**** Available records ****

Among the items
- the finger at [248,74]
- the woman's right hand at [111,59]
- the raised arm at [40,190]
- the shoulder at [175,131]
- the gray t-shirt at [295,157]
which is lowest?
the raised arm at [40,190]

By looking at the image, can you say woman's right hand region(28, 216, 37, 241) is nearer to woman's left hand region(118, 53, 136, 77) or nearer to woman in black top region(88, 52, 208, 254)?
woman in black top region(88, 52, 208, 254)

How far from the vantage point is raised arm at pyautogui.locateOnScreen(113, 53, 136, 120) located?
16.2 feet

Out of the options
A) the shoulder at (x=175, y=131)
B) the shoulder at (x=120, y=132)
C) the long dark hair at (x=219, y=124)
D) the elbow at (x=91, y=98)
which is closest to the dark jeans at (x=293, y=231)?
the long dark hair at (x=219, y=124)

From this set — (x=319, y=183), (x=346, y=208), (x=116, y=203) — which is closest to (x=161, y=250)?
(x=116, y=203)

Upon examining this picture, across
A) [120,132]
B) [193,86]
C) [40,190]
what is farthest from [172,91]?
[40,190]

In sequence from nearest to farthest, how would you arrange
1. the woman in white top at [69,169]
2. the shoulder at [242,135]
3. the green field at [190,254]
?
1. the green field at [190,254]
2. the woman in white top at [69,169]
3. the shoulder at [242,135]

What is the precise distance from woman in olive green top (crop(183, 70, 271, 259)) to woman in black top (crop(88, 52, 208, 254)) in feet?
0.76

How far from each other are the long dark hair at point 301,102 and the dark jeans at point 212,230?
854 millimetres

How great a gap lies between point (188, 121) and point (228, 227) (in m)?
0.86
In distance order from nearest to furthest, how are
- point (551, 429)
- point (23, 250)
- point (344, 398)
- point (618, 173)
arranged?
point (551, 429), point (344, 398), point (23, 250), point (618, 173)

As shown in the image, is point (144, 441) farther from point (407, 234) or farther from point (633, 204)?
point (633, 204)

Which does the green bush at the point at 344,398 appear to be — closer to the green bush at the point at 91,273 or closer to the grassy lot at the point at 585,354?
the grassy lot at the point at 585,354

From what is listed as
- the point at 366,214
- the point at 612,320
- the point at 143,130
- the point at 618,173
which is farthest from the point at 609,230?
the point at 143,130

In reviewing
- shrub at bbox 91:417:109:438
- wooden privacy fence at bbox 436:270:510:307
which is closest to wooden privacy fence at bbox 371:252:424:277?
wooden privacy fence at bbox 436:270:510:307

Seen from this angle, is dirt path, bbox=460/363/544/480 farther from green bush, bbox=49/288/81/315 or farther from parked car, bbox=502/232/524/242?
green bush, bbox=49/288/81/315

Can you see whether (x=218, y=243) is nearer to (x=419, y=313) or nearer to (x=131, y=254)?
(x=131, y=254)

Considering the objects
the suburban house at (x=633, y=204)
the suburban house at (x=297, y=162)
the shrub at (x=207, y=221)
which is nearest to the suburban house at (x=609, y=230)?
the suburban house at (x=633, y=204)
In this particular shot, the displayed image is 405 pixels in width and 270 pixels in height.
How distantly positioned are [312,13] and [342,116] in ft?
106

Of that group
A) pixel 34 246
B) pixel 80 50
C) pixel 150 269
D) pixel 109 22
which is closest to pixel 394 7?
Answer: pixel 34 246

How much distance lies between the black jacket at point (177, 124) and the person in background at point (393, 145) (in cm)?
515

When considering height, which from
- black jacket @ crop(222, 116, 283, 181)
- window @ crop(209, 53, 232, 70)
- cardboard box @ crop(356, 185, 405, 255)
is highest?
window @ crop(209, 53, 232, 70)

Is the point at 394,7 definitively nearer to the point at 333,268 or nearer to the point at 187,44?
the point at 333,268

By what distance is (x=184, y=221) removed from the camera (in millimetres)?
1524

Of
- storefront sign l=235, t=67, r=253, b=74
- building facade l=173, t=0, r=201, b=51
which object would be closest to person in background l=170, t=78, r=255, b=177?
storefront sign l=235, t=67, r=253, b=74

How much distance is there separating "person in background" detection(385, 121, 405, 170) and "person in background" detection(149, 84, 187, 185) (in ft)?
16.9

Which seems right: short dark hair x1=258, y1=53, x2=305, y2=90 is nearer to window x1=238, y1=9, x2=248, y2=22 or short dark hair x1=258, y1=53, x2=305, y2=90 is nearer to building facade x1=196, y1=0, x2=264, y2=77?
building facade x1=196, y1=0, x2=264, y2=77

****

== Exercise brief ==
Exactly as written, please output every entry.

== Response ==
Among the items
- the finger at [248,74]
- the woman's right hand at [111,59]
- the raised arm at [40,190]
- the shoulder at [175,131]
- the gray t-shirt at [295,157]
which is lowest?
the raised arm at [40,190]

By looking at the image, can you say woman's right hand region(28, 216, 37, 241) is nearer to woman's left hand region(118, 53, 136, 77) or nearer to woman in black top region(88, 52, 208, 254)?
woman in black top region(88, 52, 208, 254)

How far from the vantage point is raised arm at pyautogui.locateOnScreen(113, 53, 136, 120) located?
16.2 feet

Out of the options
A) the shoulder at (x=175, y=131)
B) the shoulder at (x=120, y=132)
C) the long dark hair at (x=219, y=124)
D) the elbow at (x=91, y=98)
which is closest to the dark jeans at (x=293, y=231)?
the long dark hair at (x=219, y=124)

From this set — (x=319, y=183), (x=346, y=208), (x=116, y=203) — which is closest to (x=161, y=250)?
(x=116, y=203)

Upon examining this picture, across
A) [120,132]
B) [193,86]
C) [40,190]
what is farthest from [172,91]?
[40,190]

In sequence from nearest to farthest, how would you arrange
1. the woman in white top at [69,169]
2. the shoulder at [242,135]
3. the green field at [190,254]
?
1. the green field at [190,254]
2. the woman in white top at [69,169]
3. the shoulder at [242,135]

What is the precise distance from woman in olive green top (crop(183, 70, 271, 259)) to woman in black top (crop(88, 52, 208, 254)) in feet?
0.76

How far from each other are the long dark hair at point 301,102 and the dark jeans at point 212,230?
854 millimetres

How great a gap lies between point (188, 121) and point (228, 227) (in m)?
0.86
In distance order from nearest to furthest, how are
- point (551, 429)
- point (23, 250)
- point (344, 398)
- point (618, 173)
arranged?
point (551, 429), point (344, 398), point (23, 250), point (618, 173)

As shown in the image, is point (144, 441) farther from point (407, 234) or farther from point (633, 204)?
point (633, 204)

Which does the green bush at the point at 344,398 appear to be — closer to the green bush at the point at 91,273 or closer to the grassy lot at the point at 585,354?
the grassy lot at the point at 585,354

From what is listed as
- the point at 366,214
- the point at 612,320
- the point at 143,130
- the point at 618,173
which is farthest from the point at 609,230?
the point at 143,130

In reviewing
- shrub at bbox 91:417:109:438
- wooden privacy fence at bbox 436:270:510:307
which is closest to wooden privacy fence at bbox 371:252:424:277?
wooden privacy fence at bbox 436:270:510:307

Seen from this angle, is dirt path, bbox=460/363/544/480 farther from green bush, bbox=49/288/81/315 or farther from parked car, bbox=502/232/524/242?
green bush, bbox=49/288/81/315

Can you see whether (x=218, y=243) is nearer to (x=419, y=313) or nearer to (x=131, y=254)?
(x=131, y=254)

Considering the objects
the suburban house at (x=633, y=204)
the suburban house at (x=297, y=162)
the shrub at (x=207, y=221)
which is nearest to the suburban house at (x=609, y=230)?
the suburban house at (x=633, y=204)
In this particular shot, the displayed image is 405 pixels in width and 270 pixels in height.
How distantly positioned are [312,13] and [342,116] in ft?
106

Of that group
A) pixel 34 246
B) pixel 80 50
C) pixel 150 269
D) pixel 109 22
which is closest to pixel 394 7?
Answer: pixel 34 246

How much distance lies between the black jacket at point (177, 124) and the person in background at point (393, 145) (in cm)?
515

When considering height, which from
- black jacket @ crop(222, 116, 283, 181)
- window @ crop(209, 53, 232, 70)
- cardboard box @ crop(356, 185, 405, 255)
is highest?
window @ crop(209, 53, 232, 70)

Is the point at 394,7 definitively nearer to the point at 333,268 or nearer to the point at 187,44?
the point at 333,268

By what distance is (x=184, y=221) removed from the camera (in millimetres)?
1524

Of
- storefront sign l=235, t=67, r=253, b=74
- building facade l=173, t=0, r=201, b=51
which object would be closest to person in background l=170, t=78, r=255, b=177?
storefront sign l=235, t=67, r=253, b=74

How much distance is there separating "person in background" detection(385, 121, 405, 170) and "person in background" detection(149, 84, 187, 185) (in ft)?
16.9

Which seems right: short dark hair x1=258, y1=53, x2=305, y2=90 is nearer to window x1=238, y1=9, x2=248, y2=22 or short dark hair x1=258, y1=53, x2=305, y2=90 is nearer to building facade x1=196, y1=0, x2=264, y2=77?
building facade x1=196, y1=0, x2=264, y2=77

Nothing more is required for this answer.